Hayakawa left Hollywood in 1922 due to increased anti-Japanese sentiment and related business difficulties. For the first time since Sessu came to the United States, he was able to visit Japan. For the next 15 years, he performed regularly in Europe and Japan. In Londoen, he starred in The Grand Prince Shan (1924) and The Story of Su (1924).
In 1925, he wrote a short novel, The Bandit Prince, and turned it into a play. In 1930 he played the main role in the play "Samurai", written especially for him. The premiere of the play was attended by King George V of Great Britain and Queen Mary.
Hayakawa gained wide popularity in France, especially after the successful film Danger Line (1923). The German public sensationally accepted Sessu as an actor, in Russia he was considered a wonderful American actor. In Japan, Hayakawa released a Japanese version of The Three Musketeers in Japanese.
Thus Hayakawa established himself as the first leading Asian actor in American and European cinema, as well as the first non-European to achieve international fame.
Return to the USA
Returning to the United States in 1926, he reappears on Broadway and in vaudeville, opening a Zen temple and study hall in New York. Hayakawa moved on to sound films and the first sound film with his participation was "The Dragon's Daughter" (1931). Despite the fact that his accent was not very good for sound pictures, in 1937 he again starred in the German-Japanese film "Samurai's Daughter" (1937).
In 1940, finding himself in France, Hayakawa was trapped, as he could not leave France due to its occupation by the Germans. During World War II, he had to earn his living by selling his watercolors. This way of life Sessu was forced to maintain until 1950.

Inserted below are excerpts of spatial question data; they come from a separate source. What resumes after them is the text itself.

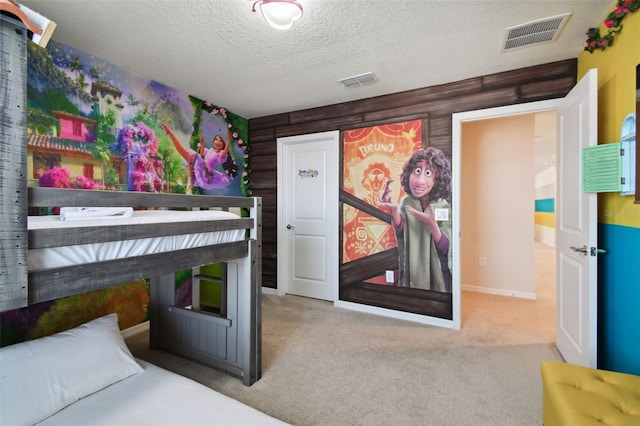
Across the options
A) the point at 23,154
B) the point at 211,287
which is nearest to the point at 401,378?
the point at 211,287

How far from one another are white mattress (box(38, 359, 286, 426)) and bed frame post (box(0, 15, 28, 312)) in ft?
2.55

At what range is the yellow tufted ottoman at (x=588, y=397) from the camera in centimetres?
110

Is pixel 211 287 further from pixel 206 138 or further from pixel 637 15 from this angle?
pixel 637 15

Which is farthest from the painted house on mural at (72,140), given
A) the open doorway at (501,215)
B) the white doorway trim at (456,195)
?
the open doorway at (501,215)

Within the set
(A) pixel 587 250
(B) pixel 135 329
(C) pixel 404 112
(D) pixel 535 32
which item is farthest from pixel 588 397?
(B) pixel 135 329

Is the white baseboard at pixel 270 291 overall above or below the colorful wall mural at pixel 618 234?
below

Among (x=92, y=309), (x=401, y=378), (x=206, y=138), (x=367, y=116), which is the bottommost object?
(x=401, y=378)

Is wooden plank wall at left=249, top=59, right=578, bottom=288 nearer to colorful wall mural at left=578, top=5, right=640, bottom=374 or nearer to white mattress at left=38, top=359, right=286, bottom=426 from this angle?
colorful wall mural at left=578, top=5, right=640, bottom=374

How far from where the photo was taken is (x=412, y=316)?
3.04 m

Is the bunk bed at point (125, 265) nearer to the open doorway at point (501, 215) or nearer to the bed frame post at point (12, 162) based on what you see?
the bed frame post at point (12, 162)

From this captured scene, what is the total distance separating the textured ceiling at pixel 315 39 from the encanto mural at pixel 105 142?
0.20 meters

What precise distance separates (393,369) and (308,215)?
7.10 feet

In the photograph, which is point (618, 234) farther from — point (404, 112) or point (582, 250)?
point (404, 112)

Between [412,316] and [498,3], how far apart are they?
2741 mm
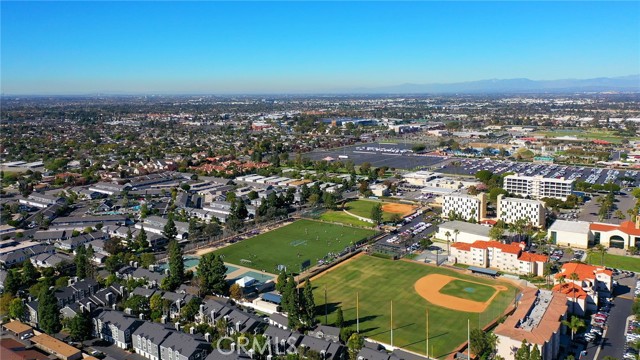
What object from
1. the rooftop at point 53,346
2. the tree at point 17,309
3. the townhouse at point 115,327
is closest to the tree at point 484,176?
the townhouse at point 115,327

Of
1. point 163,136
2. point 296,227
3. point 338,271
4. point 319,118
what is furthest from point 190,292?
point 319,118

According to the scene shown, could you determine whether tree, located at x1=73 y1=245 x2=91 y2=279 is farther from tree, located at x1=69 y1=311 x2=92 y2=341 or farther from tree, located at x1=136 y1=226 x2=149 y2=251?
tree, located at x1=69 y1=311 x2=92 y2=341

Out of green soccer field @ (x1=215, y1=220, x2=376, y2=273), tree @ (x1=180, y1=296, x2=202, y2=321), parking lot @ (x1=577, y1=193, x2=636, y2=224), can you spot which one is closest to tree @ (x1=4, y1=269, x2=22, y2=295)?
tree @ (x1=180, y1=296, x2=202, y2=321)

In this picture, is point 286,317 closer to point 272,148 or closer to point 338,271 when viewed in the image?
point 338,271

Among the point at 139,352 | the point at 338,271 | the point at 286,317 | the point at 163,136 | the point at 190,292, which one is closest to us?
the point at 139,352

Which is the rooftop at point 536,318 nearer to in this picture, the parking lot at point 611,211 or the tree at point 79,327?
the tree at point 79,327

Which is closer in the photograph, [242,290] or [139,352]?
[139,352]

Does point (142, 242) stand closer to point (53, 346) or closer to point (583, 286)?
point (53, 346)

In 1949, producer Humphrey Bogart found Hayakawa and offered him a role in Tokyo Joe. In 1950, he starred in Three Came Home, but was forced to return from the United States back to France.
After the film "The Bridge on the River Kwai" (1957) Hayakawa almost stopped acting, occasionally appearing on TV shows and in supporting roles in films, as well as in the cartoon "The Dreamer" (1966).
After retiring, Hayakawa dedicated the rest of his days to Zen Buddhism, became an ordained Zen master, private teacher of acting, and wrote his autobiography.
Personal life
On May 1, 1914, Hayakawa married actress Tsuru Aoki, who starred in several of his films.
Hayakawa's first son was Alexander Hayes, born in 1929 to the white actress Ruth Noble. Subsequently, Sesshu and Aoki adopted the child and gave him a new name, Yukio. Later Hayakawa and his wife adopted two more girls: Yoshiko and Fujiko. The first later became an actress, the second - a dancer.
Death
Hayakawa retired in 1966. In 1973, he died of cerebral thrombosis, complicated by pneumonia. It happened in Tokyo, but Hayakawa was buried in his homeland, in the Chokeiji Temple in Toyama, Japan. His wife Aoki died in 1961.